▶ **Assignment**
The full listing, returned exactly and free of pictures, is the expected answer.

▶ **Given records**
━━━━━━━━━━
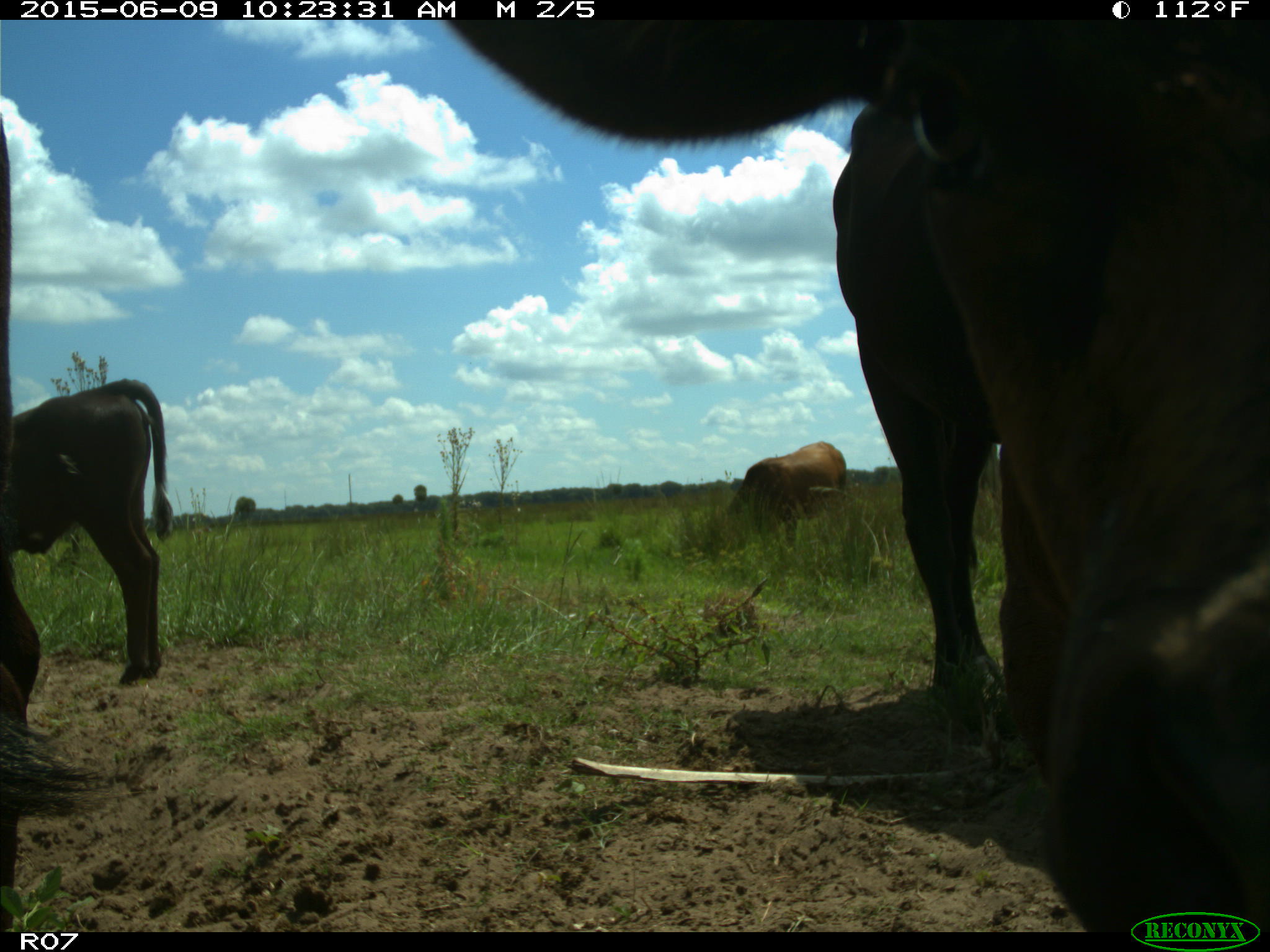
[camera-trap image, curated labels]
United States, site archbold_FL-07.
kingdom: Animalia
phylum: Chordata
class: Mammalia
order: Artiodactyla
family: Bovidae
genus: Bos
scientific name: Bos taurus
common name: domestic cow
━━━━━━━━━━
▶ **Answer space**
[camera-trap image, curated labels]
United States, site archbold_FL-07.
kingdom: Animalia
phylum: Chordata
class: Mammalia
order: Artiodactyla
family: Bovidae
genus: Bos
scientific name: Bos taurus
common name: domestic cow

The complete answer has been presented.